After a couple hours of the pain and pressure getting worse
and worse, I asked a nurse to please check me, which is not something I would ever have willingly asked unless I felt like
the baby was about to claw its way out of me like Renesmee in Twilight. I have
a condition called interstitial cystitis that flares up and causes intense pain
whenever someone checks my cervix, epidural or no. The nurse mentioned that it
probably hadn’t been long enough, but when she checked me I was dilated to a 9,
and then minutes after that as I screamed for her to check again she was like, “Whoa,
yup, he’s crowning. Time to push. They wheeled me into the delivery room and
skipped the “practice pushes” they had been talking about up until that point.
(What even is a “practice push”?)
The doctor who delivered baby Jack was an on-call doctor I
had never met before. Then again, I had never even met my real OB before (I only ever had appointments with his PA) so that
didn’t bother me. Her name was Dr. Sutton, and she was very kind and encouraging.
I must have started pushing around 11:30 in the morning. I’d had friends say
things like, “If you have an epidural, your contractions won’t feel painful—it will
just be a little pressure,” and, “Pushing out a baby is like pushing out a big
#2.” Nope to both of those. The contractions were excruciating (pretty sure my epidural
didn’t really take), and the pushing felt like nothing. Literally. When I’d
push it just felt like I was straining and my face was turning purple but
nothing was actually happening. I remember looking at the clock after over an hour
of this exhausting, excruciating pushing and thinking to myself, “Hey, that
would be cool if baby was born at 12:34.” Nope again.

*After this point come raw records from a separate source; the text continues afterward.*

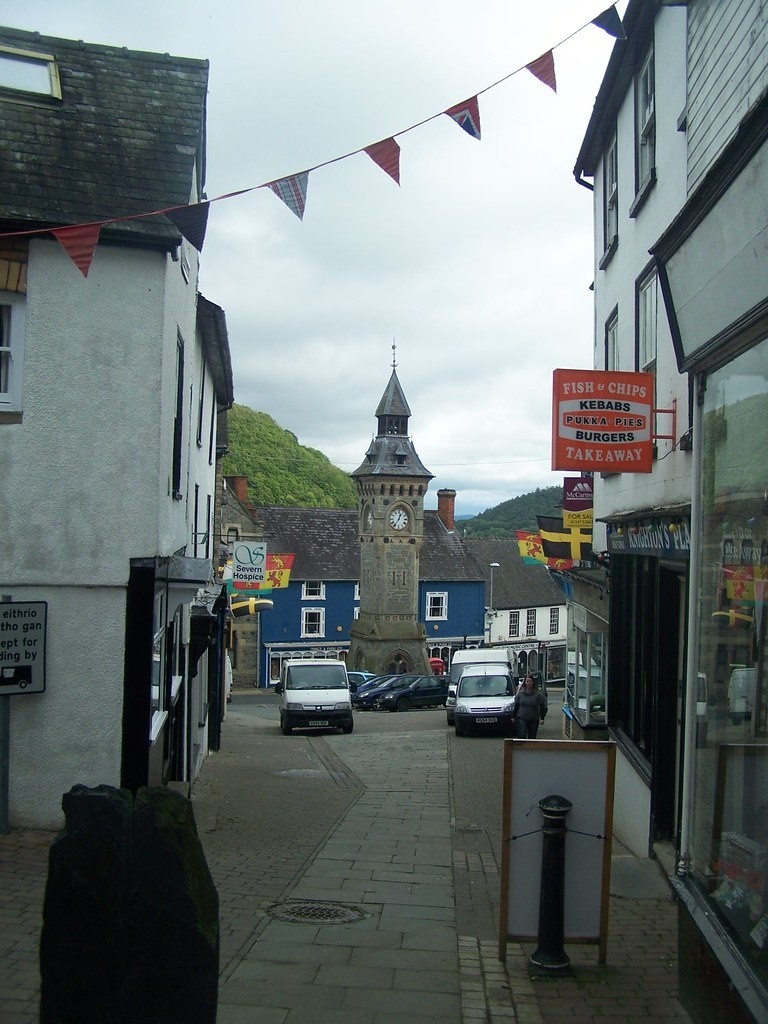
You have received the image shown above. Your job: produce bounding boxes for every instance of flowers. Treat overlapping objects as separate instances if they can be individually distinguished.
[714,860,764,890]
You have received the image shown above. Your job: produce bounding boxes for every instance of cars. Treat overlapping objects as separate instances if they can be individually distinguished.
[379,675,449,712]
[348,672,377,684]
[357,675,395,693]
[352,675,439,711]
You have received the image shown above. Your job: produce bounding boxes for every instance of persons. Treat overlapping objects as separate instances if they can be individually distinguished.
[547,663,566,687]
[512,675,546,739]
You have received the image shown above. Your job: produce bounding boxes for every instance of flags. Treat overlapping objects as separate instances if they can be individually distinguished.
[222,554,294,594]
[515,530,573,569]
[231,597,273,617]
[713,566,768,631]
[537,515,599,561]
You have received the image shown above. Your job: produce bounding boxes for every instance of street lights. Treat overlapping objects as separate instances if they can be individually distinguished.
[489,563,500,643]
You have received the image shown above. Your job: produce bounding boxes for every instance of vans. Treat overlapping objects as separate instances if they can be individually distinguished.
[567,664,602,710]
[726,668,755,726]
[445,648,520,727]
[695,673,715,741]
[448,664,548,737]
[275,659,357,736]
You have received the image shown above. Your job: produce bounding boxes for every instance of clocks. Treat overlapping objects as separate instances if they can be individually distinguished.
[389,507,410,531]
[367,510,373,526]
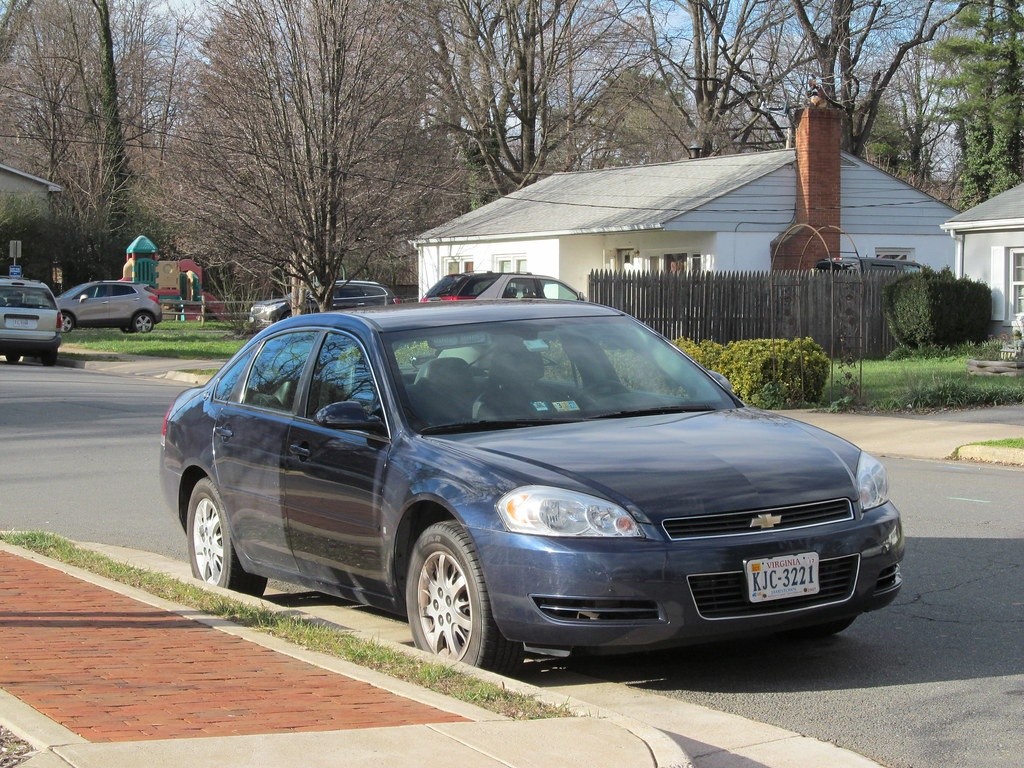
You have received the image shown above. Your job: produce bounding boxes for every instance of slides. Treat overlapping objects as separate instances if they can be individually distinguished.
[202,291,240,321]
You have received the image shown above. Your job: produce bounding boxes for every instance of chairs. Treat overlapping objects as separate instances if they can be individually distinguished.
[404,340,603,427]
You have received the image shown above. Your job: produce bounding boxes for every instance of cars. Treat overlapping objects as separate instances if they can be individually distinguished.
[159,298,905,679]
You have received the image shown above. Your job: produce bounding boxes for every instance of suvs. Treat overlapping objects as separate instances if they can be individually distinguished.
[248,280,401,333]
[0,275,64,366]
[53,280,163,335]
[420,270,589,355]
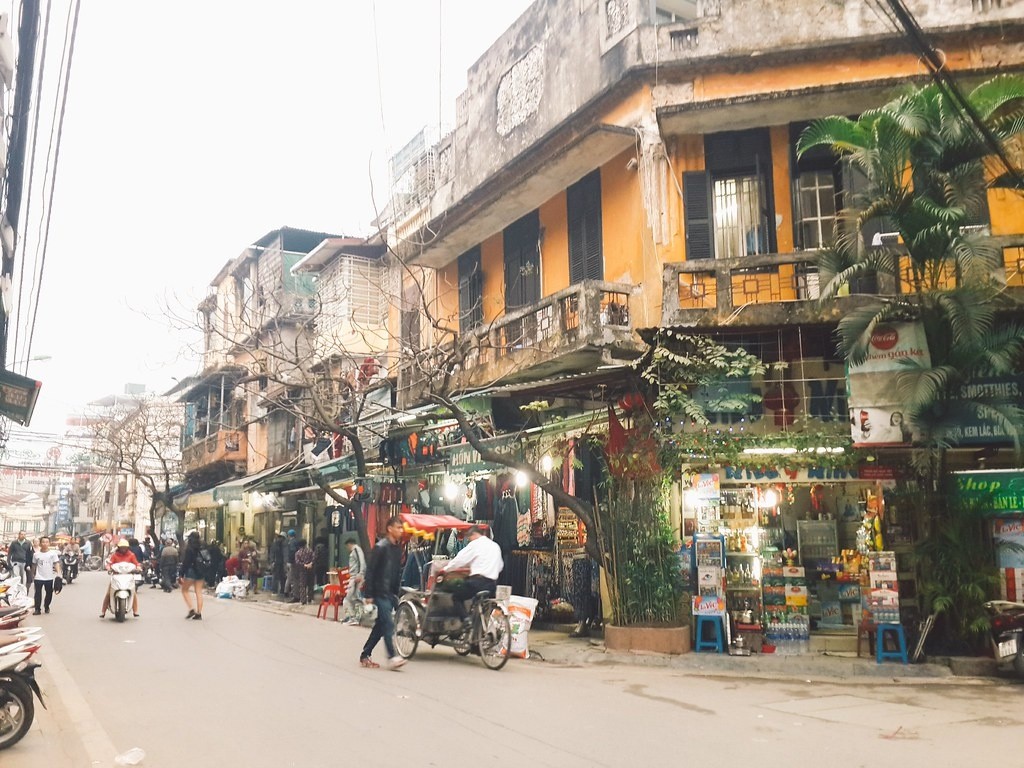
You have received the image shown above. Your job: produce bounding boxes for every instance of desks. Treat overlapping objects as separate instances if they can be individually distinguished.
[326,571,348,585]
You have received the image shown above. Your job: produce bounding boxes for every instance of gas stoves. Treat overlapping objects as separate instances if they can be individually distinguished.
[729,646,751,656]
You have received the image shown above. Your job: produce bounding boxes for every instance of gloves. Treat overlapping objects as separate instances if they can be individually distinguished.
[435,570,448,583]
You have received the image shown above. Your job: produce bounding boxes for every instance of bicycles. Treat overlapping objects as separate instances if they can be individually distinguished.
[80,554,102,571]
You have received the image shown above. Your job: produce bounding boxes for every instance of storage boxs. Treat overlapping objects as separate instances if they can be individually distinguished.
[785,586,812,606]
[869,571,898,592]
[762,568,784,586]
[691,594,727,616]
[873,604,901,624]
[860,587,873,620]
[869,551,897,571]
[784,577,808,586]
[698,586,723,595]
[822,599,844,625]
[871,587,901,605]
[787,606,807,615]
[851,604,861,626]
[783,565,806,577]
[763,586,785,606]
[697,565,720,585]
[839,582,861,603]
[788,614,810,624]
[764,604,786,624]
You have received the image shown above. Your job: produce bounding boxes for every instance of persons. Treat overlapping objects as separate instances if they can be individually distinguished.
[63,537,79,578]
[273,531,287,594]
[7,530,32,586]
[239,540,257,594]
[159,539,166,552]
[437,527,504,630]
[128,539,143,563]
[360,518,408,670]
[295,539,314,605]
[160,538,178,592]
[178,530,205,619]
[341,538,366,625]
[80,537,92,562]
[284,530,299,598]
[206,542,221,587]
[143,537,151,560]
[31,536,61,615]
[98,539,139,617]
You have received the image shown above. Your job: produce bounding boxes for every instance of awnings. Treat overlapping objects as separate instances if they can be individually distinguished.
[0,368,42,426]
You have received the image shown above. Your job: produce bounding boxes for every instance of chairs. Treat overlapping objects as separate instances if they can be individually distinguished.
[316,584,344,622]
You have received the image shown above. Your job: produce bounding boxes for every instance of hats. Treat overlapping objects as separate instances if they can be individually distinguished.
[186,531,200,539]
[277,531,287,539]
[287,529,296,536]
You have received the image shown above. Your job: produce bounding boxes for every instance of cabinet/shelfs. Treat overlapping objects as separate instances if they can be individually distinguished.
[795,518,840,570]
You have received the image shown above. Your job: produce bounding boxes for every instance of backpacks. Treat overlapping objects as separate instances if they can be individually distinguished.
[196,549,212,570]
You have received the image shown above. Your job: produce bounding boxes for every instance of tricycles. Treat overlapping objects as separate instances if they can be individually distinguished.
[393,511,511,670]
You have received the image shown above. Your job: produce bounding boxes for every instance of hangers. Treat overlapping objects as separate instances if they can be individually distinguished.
[502,489,512,499]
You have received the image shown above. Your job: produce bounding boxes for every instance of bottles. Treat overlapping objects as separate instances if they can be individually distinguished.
[700,496,785,609]
[801,534,900,621]
[764,612,809,653]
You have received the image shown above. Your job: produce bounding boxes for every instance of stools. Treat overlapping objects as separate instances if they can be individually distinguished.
[875,621,911,665]
[694,613,727,654]
[261,575,273,592]
[857,621,900,659]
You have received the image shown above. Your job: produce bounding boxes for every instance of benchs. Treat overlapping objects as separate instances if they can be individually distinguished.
[721,487,764,633]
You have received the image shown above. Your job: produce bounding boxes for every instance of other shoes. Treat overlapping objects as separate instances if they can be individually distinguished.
[343,617,359,626]
[45,607,50,614]
[457,620,474,634]
[133,612,139,617]
[99,614,106,618]
[388,656,407,670]
[359,656,379,668]
[33,609,41,615]
[186,610,195,618]
[192,614,202,620]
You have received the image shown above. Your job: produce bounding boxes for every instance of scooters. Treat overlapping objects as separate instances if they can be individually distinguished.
[982,599,1024,681]
[0,553,48,751]
[105,560,143,623]
[57,551,79,584]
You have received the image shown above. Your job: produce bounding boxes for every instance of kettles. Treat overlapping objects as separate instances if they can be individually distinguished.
[732,634,746,647]
[737,603,754,624]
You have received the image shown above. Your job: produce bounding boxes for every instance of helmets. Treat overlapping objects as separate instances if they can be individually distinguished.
[117,539,129,548]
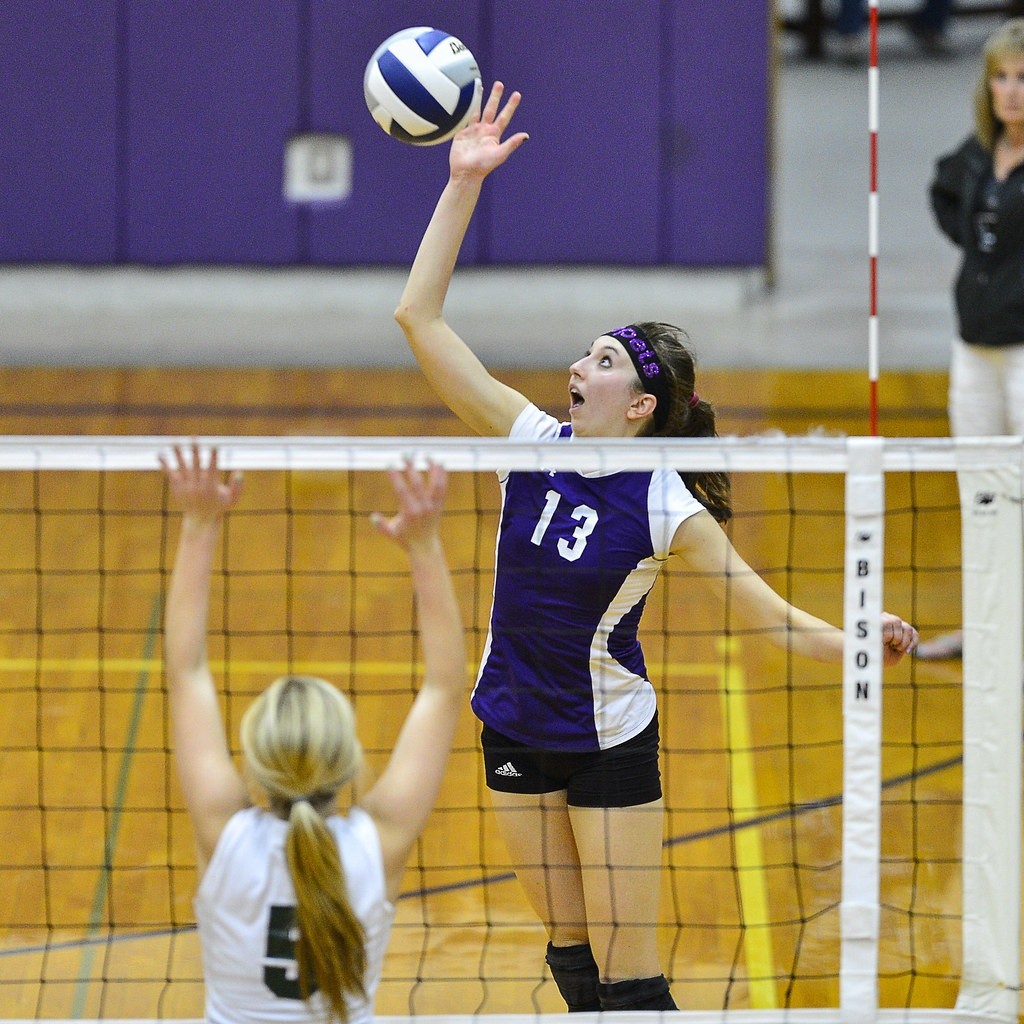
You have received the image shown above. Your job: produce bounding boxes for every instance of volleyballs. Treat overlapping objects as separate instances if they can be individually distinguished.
[362,26,483,147]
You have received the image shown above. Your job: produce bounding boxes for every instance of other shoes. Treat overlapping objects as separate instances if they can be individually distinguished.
[912,628,962,659]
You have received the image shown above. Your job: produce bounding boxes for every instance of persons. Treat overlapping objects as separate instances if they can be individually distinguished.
[392,75,921,1012]
[157,441,465,1021]
[914,20,1022,660]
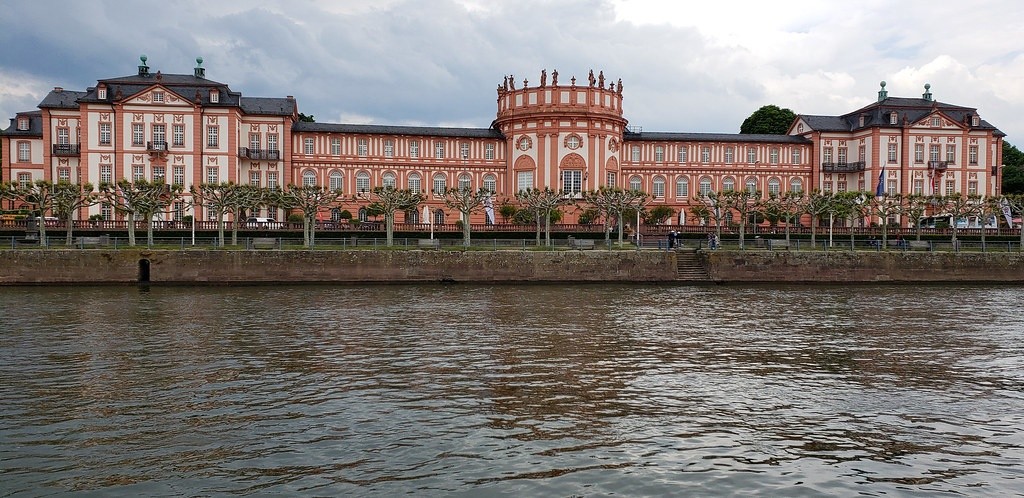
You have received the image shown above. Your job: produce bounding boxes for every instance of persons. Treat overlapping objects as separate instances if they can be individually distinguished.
[240,217,247,230]
[668,231,675,248]
[330,218,335,228]
[540,69,558,86]
[617,78,623,91]
[712,231,719,247]
[588,69,604,87]
[504,75,515,91]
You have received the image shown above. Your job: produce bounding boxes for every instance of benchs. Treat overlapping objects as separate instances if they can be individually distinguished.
[74,237,100,249]
[767,239,790,251]
[418,239,441,251]
[908,240,931,251]
[252,238,275,250]
[14,238,39,248]
[571,239,596,250]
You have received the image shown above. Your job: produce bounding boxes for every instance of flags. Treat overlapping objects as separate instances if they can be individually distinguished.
[930,177,934,196]
[876,167,884,196]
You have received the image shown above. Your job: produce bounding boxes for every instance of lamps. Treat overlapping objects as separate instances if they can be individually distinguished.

At one point Dr. Sutton actually left the room to go deliver
another baby because I was taking so long. That was discouraging because I
realized that I probably wasn't even close if she felt comfortable leaving me
to go deliver a woman who had just barely started pushing herself. Jared
thought that I was killing it at the whole labor and delivery thing because
whenever someone would ask if I wanted to take a break through a contraction, I
would cry, “No, I think I can push again.” In reality I would have LOVED to
been able to take a rest. I’d been up since 3:30 in the morning and pushing for
what felt like forever and sick and tired for months. But the pain was worse
than the exhaustion, and I knew the pain would only go away once I got this
baby out of me, so I kept pushing, even through sobs of, “I can’t do this, I
can’t do this anymore, make it stop,” between contractions. And of course, the
pain never stopped between contractions because I was having that nasty pelvic
floor issue.
I never once felt like I was making any progress. When the
nurses and doctor started saying, “You’re almost there! Just a couple more
pushes!” I was certain they were lying just to keep my morale up. Finally,
after 2.5 hours of pushing, Jack Lambert was
born at 1:14 p.m. I think my first words as they handed him to me were, “Wow,
it’s like an actual person!” (no duh.) He weighed 7 lb 8 oz, was 19 inches long, and
caused quiiite the tear.
I was in for a rough recovery and some pretty exhausting
days and nights with my colicky newborn, but in that hour after Jack was born
and me and Jared had some alone time with him, we were in heaven. I couldn’t
really move much during my two days in the hospital, but hey, it was so nice
not to feel sick anymore and to be able to enjoy food again.
We love our Jackelope so much. He has changed us for the
better, and even though life isn’t always easy with a baby, we are happier
people for having him in our life. Happy birthday to the most adorable little
firecracker—our cute, spunky Jack Lambert.